Melding betalingsonmacht, wanneer is dat (on)nodig?
Blog
Op 24 december 2021 heeft de Hoge Raad een arrest gewezen over de vraag of mededeling van betalingsonmacht moet worden gedaan als het bedrijfstakpensioenfonds al op andere wijze op de hoogte is van betalingsonmacht van de rechtspersoon en van de omstandigheden die daartoe hebben geleid.
Casus
Eiseres tot cassatie is (middellijk) bestuurder van de onderneming in kwestie. De onderneming was sinds 2008 actief in de thuiszorg en vanaf 1 januari 2010 uit hoofde van de Wet verplichte deelneming in een bedrijfspensioenfonds 2000 (“Wet Bpf”) verplicht om deel te nemen aan het bedrijfstakpensioenfonds Stichting Pensioenfonds Zorg en Welzijn (“PFZW”) en daarvoor premie te betalen.

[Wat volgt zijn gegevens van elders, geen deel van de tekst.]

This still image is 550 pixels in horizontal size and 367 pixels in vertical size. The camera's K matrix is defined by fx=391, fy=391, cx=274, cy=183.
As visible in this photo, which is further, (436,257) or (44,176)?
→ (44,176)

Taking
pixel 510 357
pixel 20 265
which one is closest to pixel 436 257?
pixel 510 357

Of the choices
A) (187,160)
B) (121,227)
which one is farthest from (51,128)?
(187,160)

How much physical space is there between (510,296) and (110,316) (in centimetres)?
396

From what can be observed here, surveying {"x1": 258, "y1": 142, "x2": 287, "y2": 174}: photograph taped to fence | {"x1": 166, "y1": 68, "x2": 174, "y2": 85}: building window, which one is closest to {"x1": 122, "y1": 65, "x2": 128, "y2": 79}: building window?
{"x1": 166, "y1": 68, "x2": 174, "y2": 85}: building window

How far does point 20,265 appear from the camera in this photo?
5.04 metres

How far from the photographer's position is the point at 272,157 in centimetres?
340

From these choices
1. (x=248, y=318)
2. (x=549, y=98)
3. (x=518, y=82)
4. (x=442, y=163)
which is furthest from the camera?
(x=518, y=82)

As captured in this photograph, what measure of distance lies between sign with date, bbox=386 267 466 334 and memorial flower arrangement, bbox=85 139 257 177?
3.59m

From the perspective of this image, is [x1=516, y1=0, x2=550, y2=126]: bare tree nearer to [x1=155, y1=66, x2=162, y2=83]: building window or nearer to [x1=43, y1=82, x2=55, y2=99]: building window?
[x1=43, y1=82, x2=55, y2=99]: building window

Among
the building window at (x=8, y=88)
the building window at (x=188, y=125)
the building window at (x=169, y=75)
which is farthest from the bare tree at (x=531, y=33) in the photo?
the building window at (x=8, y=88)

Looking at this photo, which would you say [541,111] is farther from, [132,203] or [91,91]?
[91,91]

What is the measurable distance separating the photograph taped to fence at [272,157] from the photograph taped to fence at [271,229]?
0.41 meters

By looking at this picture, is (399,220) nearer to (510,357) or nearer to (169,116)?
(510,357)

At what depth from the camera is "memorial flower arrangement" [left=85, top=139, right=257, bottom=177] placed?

De thuiszorginstelling besteedde haar personeelsadministratie uit aan een derde. In 2012 is een achterstand ontstaan in het verstrekken van gegevens en het betalen van premie aan PFZW. Als gevolg daarvan heeft PFZW de bestuurder aansprakelijk gesteld omdat zij niet op de juiste wijze mededeling zou hebben gedaan van de betalingsonmacht van de thuiszorginstelling als bedoeld in artikel 23 Wet Bpf. Tevens heeft PFZW op 11 april 2016 een dwangbevel aan de bestuurder uitgevaardigd voor een totaalbedrag van € 896.154,96. De thuiszorginstelling is op 19 juli 2016 failliet verklaard.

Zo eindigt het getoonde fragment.